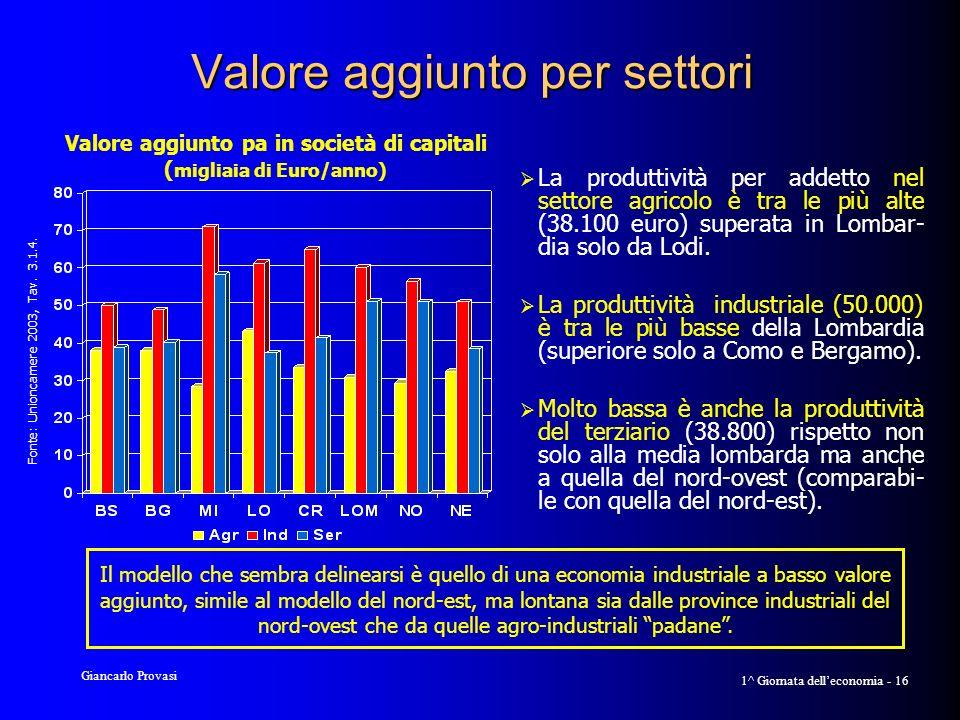 Giancarlo Provasi 1^ Giornata delleconomia - 16 Valore aggiunto per settori La produttività per addetto nel settore agricolo è tra le più alte (38.100 euro) superata in Lombar- dia solo da Lodi.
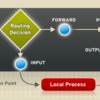 如何让【不支持】代理的网络软件,通过代理进行联网(不同平台的 N 种方法)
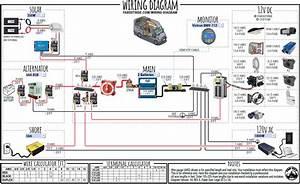 Diy Builder U0026 39 S Package  All Diagrams  U0026 Tutorials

----

- _What is being asked_:
Every line of the data should be copied as it stands, without the images.

- _Solution to this exercise_:
 Giancarlo Provasi 1^ Giornata delleconomia - 16 Valore aggiunto per settori La produttività per addetto nel settore agricolo è tra le più alte (38.100 euro) superata in Lombar- dia solo da Lodi.
 如何让【不支持】代理的网络软件,通过代理进行联网(不同平台的 N 种方法)
 Diy Builder U0026 39 S Package  All Diagrams  U0026 Tutorials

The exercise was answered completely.